**Aim**
Show every line from the records below that contains the word "blue", copying each one in full.
─── Records for this exercise
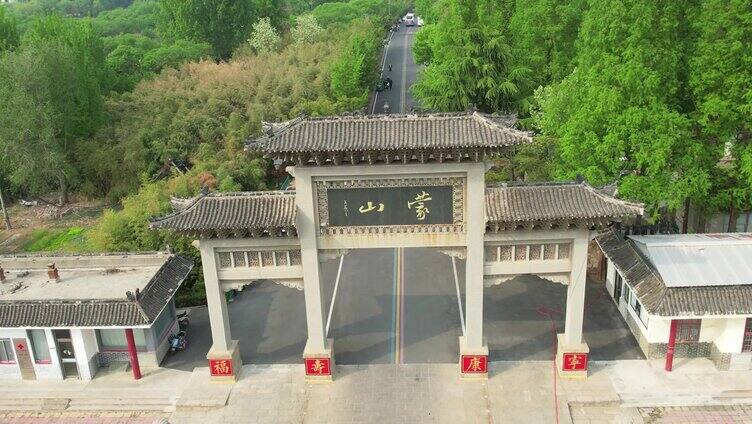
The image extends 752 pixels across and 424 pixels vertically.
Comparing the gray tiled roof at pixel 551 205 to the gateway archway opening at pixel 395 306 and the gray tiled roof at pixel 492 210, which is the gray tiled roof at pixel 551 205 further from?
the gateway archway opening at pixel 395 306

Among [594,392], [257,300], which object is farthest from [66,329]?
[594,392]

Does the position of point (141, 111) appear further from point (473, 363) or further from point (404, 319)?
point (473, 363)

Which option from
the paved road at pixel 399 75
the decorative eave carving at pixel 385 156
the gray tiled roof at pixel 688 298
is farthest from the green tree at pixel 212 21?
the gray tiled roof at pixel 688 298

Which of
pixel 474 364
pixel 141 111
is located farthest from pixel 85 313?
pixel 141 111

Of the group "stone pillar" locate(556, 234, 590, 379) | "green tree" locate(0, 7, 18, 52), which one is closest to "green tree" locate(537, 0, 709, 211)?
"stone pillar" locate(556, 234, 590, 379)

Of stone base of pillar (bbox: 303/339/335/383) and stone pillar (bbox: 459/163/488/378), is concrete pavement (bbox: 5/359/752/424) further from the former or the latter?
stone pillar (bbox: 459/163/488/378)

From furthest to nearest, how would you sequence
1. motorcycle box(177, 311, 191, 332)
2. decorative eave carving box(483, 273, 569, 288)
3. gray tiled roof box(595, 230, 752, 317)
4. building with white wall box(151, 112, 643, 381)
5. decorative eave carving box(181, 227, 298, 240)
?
──────
─── Records for this exercise
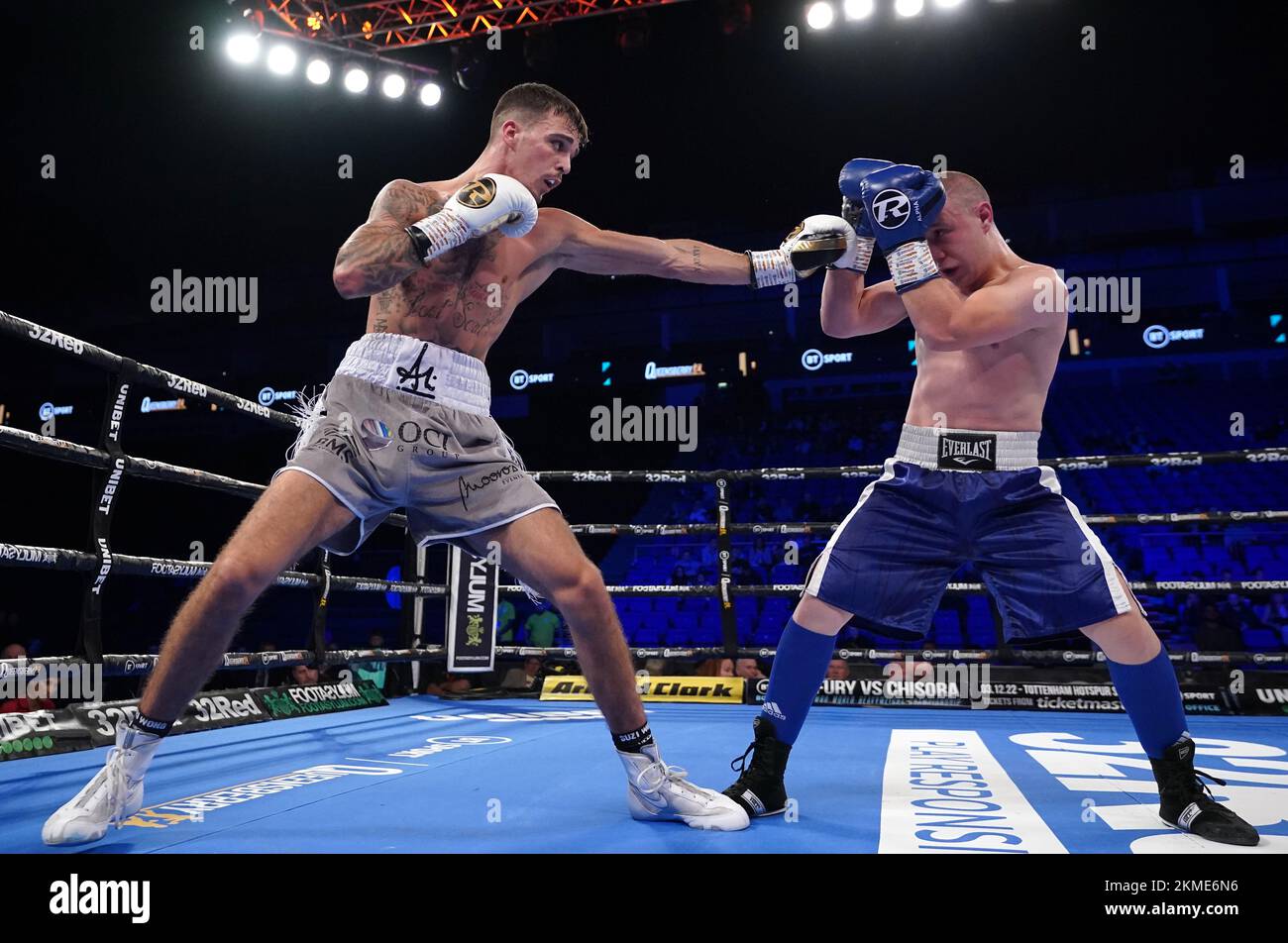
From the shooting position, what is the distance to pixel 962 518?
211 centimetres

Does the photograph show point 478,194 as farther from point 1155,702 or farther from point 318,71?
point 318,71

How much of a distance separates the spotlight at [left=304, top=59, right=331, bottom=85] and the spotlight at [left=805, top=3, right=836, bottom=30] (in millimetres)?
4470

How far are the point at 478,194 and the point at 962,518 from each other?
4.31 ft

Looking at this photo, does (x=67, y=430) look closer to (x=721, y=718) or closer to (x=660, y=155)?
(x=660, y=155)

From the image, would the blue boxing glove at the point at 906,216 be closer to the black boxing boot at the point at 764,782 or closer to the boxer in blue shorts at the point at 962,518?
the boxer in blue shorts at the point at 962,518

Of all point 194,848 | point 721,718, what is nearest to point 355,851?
──────
**Task response**
From the image, would the blue boxing glove at the point at 906,216 be closer to the black boxing boot at the point at 764,782 or closer to the boxer in blue shorts at the point at 962,518?
the boxer in blue shorts at the point at 962,518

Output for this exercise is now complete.